* [YOUR TASKS]:
1) Answer these about the review of Little Children:
(a) Whose novel is the film adapted from?
(b) Which Alexander Payne film is also based on a Perrotta title?
(c) Who plays Ronnie McGorvey?
2) Reproduce the passage of the review of Little Children starting at "Little Children, Todd" and ending at "almost frightening.".
3) Resume the review of Little Children after its last sentence.

* [PAGE TEXT]:
◇ ◇ ◇

Little Children, Todd Field's adaptation of Tom Perrotta's novel (with
help from the novelist), steeps its tale of suburbia in a dream-like calm. What
might at first appear to be straightforward, naturalistic moviemaking is
actually extremely artful. The vernacular settings conceal this somewhat, but
the exquisite timing gives it away. Everything about this movie has been worked
on until it is just right, and its faintly self-conscious assurance makes it
almost frightening.
Like Alexander Payne's Election (another Perrotta title), Little
Children is about a nice-looking town where things are not so nice - because
they're human. Mr Perrotta is an artist of the small moral weakness, and he is
seismically attuned to the stress of ennui that's unavoidable in any environment
primarily designed to accommodate children. The little children of the title are
not the central characters but the forces of gravity that bind the adults in
place. Sexuality is scrubbed until it's almost something to which a child might
be exposed, however fleetingly. Sexual deviance is the number-one horror.
There are two deviants in Little Children. One is a convicted felon,
Ronnie McGorvey (Jackie Earle Haley), whose presence in the town alarms parents.

◇ ◇ ◇

* [INFORMATION SUPPLIED]:
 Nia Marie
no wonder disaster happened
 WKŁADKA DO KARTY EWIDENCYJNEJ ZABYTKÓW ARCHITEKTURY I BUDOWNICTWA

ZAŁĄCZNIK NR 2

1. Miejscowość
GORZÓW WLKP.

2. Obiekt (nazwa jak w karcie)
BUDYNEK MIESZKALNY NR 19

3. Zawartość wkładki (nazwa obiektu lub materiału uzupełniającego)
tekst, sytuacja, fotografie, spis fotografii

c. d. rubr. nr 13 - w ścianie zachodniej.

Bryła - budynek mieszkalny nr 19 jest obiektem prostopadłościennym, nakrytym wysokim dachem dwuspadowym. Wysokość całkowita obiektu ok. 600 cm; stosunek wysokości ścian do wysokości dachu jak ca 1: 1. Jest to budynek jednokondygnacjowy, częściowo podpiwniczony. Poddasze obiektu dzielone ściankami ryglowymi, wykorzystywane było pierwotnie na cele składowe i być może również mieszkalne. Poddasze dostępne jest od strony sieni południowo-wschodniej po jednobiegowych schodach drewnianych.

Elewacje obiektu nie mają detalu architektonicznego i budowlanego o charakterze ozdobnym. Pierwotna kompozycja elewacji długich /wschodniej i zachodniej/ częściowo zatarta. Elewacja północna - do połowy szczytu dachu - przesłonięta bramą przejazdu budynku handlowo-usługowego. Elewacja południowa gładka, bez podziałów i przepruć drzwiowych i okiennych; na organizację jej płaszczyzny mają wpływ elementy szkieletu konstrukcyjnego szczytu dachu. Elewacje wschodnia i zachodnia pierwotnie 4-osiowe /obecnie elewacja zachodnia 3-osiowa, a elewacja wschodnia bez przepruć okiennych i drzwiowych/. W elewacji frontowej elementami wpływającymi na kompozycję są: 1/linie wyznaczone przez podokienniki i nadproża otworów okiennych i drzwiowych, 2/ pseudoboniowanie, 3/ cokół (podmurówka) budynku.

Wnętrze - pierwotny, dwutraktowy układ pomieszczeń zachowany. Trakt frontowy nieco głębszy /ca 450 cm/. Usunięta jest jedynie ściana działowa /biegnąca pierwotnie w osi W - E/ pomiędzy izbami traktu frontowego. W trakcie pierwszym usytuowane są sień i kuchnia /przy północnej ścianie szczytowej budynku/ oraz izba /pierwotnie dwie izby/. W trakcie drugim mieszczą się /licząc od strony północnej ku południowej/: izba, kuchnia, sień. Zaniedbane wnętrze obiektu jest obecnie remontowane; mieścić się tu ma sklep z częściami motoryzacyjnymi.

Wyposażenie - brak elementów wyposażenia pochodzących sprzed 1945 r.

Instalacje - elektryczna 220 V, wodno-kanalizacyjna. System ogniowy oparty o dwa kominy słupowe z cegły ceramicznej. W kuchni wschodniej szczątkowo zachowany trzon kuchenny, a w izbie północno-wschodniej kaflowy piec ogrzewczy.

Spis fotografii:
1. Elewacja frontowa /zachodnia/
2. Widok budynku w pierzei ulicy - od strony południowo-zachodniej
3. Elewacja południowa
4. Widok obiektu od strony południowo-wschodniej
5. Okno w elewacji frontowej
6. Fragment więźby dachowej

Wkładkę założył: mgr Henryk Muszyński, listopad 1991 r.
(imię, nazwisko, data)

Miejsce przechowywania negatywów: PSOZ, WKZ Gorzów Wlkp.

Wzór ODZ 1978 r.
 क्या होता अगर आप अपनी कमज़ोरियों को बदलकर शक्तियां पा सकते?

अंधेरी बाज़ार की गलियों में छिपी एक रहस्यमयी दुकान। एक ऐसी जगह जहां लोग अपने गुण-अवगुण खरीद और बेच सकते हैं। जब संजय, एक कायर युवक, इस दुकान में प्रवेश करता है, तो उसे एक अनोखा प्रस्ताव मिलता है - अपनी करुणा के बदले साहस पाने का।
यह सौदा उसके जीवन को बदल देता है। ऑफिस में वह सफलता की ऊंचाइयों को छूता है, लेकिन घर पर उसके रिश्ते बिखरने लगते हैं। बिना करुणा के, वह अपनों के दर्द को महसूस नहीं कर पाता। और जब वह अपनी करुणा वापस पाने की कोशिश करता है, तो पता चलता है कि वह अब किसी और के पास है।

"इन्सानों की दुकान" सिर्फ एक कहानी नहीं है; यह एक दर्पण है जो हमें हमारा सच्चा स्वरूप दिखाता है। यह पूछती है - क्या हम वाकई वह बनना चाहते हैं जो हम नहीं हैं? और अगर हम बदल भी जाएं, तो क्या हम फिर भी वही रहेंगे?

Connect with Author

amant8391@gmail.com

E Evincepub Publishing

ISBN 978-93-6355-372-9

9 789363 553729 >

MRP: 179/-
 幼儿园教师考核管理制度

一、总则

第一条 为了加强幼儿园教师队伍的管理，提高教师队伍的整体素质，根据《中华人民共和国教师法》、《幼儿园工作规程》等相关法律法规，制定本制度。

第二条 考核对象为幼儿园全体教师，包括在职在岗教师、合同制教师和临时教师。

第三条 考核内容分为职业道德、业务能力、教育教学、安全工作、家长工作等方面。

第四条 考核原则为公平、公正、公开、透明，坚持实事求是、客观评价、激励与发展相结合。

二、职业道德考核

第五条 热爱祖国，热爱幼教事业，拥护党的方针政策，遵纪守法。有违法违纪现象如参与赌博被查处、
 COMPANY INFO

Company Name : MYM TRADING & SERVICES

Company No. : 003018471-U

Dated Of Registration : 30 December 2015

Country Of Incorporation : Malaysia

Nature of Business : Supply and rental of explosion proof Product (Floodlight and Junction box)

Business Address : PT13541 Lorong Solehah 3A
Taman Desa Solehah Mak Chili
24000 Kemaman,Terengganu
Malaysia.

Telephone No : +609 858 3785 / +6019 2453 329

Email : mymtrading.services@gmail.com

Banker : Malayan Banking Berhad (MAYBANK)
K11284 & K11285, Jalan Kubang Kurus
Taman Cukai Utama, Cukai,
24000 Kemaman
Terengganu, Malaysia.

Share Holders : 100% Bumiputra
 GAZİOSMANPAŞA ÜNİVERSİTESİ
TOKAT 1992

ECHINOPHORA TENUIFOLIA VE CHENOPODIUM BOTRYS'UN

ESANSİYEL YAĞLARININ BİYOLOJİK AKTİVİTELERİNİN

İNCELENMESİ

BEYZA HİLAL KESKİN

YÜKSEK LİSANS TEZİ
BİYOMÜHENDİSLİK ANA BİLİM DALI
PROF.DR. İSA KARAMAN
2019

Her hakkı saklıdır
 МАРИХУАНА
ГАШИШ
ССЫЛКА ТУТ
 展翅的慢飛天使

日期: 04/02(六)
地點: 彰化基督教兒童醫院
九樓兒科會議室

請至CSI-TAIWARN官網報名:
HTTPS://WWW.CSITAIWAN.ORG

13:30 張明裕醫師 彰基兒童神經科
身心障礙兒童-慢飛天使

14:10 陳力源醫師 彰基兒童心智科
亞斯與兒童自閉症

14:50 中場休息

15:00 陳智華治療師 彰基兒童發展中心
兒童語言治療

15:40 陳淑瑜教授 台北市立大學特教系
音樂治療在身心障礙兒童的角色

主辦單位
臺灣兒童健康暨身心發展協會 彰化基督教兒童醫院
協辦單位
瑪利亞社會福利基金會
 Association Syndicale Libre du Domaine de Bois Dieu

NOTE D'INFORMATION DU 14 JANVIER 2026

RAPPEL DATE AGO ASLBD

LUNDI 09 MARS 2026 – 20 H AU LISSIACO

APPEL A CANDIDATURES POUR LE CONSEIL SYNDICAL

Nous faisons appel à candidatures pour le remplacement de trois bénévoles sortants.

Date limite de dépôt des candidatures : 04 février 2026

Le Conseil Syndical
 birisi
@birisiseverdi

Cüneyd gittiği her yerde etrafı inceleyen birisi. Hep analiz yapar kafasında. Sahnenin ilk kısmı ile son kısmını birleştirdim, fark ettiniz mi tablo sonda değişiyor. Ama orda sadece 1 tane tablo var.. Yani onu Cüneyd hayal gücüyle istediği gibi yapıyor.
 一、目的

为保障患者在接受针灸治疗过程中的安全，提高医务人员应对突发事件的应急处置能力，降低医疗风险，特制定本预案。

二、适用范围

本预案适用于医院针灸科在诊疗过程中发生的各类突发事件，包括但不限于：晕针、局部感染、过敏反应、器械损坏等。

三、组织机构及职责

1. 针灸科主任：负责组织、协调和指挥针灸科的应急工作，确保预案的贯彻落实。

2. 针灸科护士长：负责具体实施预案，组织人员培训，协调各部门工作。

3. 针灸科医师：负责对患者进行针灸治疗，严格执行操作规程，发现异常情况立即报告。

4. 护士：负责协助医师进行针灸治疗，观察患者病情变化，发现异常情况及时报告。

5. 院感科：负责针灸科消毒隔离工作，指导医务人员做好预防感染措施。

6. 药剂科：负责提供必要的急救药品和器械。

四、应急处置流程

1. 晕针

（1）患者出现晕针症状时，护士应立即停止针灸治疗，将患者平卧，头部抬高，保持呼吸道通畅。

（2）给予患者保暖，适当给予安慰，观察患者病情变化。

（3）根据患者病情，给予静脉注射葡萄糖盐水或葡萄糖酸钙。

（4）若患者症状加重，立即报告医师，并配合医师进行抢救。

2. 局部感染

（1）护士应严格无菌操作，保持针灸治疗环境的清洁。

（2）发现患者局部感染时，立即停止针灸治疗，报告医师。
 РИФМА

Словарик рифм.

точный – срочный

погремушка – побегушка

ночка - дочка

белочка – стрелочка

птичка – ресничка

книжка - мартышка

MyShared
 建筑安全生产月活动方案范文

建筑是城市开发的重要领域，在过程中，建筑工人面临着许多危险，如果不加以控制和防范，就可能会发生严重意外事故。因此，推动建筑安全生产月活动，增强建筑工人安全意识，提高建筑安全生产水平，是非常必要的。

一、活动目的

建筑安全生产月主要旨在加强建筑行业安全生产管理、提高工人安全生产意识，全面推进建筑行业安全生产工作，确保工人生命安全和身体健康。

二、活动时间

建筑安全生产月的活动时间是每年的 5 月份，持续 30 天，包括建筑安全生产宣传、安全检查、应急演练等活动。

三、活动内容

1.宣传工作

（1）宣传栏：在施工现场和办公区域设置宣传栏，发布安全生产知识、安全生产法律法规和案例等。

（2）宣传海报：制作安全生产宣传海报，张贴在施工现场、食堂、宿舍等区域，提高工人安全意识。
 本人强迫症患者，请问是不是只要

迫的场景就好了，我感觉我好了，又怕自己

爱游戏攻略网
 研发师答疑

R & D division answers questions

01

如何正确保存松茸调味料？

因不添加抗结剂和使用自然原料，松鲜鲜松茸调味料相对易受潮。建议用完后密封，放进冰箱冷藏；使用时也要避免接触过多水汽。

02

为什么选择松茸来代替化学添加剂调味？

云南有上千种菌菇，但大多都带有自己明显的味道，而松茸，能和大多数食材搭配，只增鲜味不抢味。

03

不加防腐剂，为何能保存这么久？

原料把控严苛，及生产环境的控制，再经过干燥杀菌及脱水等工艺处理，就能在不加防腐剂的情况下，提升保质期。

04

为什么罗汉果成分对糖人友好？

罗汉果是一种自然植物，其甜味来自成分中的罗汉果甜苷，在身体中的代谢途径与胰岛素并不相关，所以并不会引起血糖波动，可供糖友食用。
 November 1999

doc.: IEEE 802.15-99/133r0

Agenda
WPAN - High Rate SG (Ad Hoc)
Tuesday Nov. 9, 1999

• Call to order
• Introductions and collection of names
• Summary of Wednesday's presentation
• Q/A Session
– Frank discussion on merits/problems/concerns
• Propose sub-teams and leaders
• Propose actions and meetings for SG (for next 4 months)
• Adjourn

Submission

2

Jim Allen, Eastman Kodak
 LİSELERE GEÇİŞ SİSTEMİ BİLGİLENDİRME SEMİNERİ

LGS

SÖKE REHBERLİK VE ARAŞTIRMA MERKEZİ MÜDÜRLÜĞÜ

◇ ◇ ◇

* [RESPONSES TO THE EXERCISE]:
1)
(a) Tom Perrotta's
(b) Election
(c) Jackie Earle Haley

2)
Little Children, Todd Field's adaptation of Tom Perrotta's novel (with
help from the novelist), steeps its tale of suburbia in a dream-like calm. What
might at first appear to be straightforward, naturalistic moviemaking is
actually extremely artful. The vernacular settings conceal this somewhat, but
the exquisite timing gives it away. Everything about this movie has been worked
on until it is just right, and its faintly self-conscious assurance makes it
almost frightening.

3)
In one electrically tense scene, Ronnie shows up at the town pool, and paddles
about underwater with flippers and a scuba mask, checking out the kiddies'
bottoms until the mother's recognize him and the police are summoned. Mr Field
communicates first the man's prurience and then his disorientation, as if he has
been unjustly accused of something. The film (which treats Ronnie somewhat more
sympathetically than the novel) suggests that, indeed, this might be so, as we
come to sympathize with him and his "mommie" (Phyllis Somerville) when their
house is besieged by Larry Hedges (Noah Emmerich), a troubled former cop. In his
obsessive hounding of Ronnie, Larry is a bit of a deviant, too, although not in
a sexual way.
The other sexual deviant is Sarah Pierce (Kate Winslet). A former graduate
student who can't quite believe that she has sunk to suburban life as the wife
of a successful branding executive (Gregg Edelmann) and mother of three year-old
Lucy (Sadie Goldstein). Sarah lives in a distracted haze until her senses focus
on Brad Adamson (Patrick Wilson), a stay-at-home Dad - he's supposed to be
studying for his third bar exam - whom the other moms in the playground call
"The Prom King." One of them puts Sarah up to trying to extract a phone number
from Brad, but once she and Brad are talking, Sarah has a better idea: she
invites him to kiss her. This he very graciously does, sending the moms
scurrying off with the children and marking Sarah as a pariah.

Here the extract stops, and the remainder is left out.